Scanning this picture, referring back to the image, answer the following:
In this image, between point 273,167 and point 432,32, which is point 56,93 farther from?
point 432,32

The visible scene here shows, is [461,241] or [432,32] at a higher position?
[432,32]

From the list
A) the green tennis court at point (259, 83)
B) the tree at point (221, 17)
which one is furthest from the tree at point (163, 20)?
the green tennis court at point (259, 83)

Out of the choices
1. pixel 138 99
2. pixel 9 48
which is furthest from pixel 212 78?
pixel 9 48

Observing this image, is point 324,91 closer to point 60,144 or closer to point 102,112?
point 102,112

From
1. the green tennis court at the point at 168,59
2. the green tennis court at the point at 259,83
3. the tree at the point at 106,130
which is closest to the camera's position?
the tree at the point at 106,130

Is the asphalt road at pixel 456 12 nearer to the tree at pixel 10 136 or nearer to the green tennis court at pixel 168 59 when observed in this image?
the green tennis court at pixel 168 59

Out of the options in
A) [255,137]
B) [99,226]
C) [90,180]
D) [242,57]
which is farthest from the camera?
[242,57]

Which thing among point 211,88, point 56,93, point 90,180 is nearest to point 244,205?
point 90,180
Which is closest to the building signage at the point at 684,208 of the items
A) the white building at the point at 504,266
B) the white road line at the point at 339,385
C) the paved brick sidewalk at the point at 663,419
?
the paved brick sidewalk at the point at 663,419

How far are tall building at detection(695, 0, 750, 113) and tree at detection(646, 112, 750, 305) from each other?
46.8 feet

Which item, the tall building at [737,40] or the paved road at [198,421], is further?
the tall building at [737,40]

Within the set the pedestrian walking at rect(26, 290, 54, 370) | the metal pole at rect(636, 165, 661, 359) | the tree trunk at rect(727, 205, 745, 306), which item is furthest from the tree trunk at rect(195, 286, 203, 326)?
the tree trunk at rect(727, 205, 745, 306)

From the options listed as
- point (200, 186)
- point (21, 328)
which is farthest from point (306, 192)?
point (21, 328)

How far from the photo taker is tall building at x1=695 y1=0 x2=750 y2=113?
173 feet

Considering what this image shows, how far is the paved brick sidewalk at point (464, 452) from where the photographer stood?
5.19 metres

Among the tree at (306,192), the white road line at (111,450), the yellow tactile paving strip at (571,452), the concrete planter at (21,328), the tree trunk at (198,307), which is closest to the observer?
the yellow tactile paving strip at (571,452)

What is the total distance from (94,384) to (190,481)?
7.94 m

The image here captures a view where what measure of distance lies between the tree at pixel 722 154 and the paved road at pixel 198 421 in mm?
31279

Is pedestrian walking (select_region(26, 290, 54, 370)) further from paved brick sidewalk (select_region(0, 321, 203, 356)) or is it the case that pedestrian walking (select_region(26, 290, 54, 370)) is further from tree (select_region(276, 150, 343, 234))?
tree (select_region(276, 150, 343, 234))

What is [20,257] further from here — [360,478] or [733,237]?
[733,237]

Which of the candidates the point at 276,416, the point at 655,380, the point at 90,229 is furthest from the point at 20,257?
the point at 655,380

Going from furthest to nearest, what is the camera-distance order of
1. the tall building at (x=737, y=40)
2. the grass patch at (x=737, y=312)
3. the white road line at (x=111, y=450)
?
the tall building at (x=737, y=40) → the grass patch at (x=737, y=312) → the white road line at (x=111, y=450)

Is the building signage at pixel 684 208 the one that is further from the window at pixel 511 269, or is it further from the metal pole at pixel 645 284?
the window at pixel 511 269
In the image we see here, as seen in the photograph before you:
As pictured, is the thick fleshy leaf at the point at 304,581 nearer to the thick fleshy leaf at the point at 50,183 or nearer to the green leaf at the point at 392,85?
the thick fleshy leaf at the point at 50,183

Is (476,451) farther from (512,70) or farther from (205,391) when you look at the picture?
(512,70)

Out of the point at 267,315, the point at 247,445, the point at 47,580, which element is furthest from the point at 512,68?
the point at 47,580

━━━━

Job: Retype the items from the line containing "Is the building" through the end of the items, inclusive, without any changes.

Task answer:
Is the building signage at pixel 684 208 the one that is further from the window at pixel 511 269, or is it further from the metal pole at pixel 645 284?
the window at pixel 511 269
In the image we see here, as seen in the photograph before you:
As pictured, is the thick fleshy leaf at the point at 304,581 nearer to the thick fleshy leaf at the point at 50,183 or nearer to the green leaf at the point at 392,85?
the thick fleshy leaf at the point at 50,183

Is (476,451) farther from (512,70) or farther from (205,391) when you look at the picture?
(512,70)

Out of the point at 267,315, the point at 247,445, the point at 47,580, which element is furthest from the point at 512,68?
the point at 47,580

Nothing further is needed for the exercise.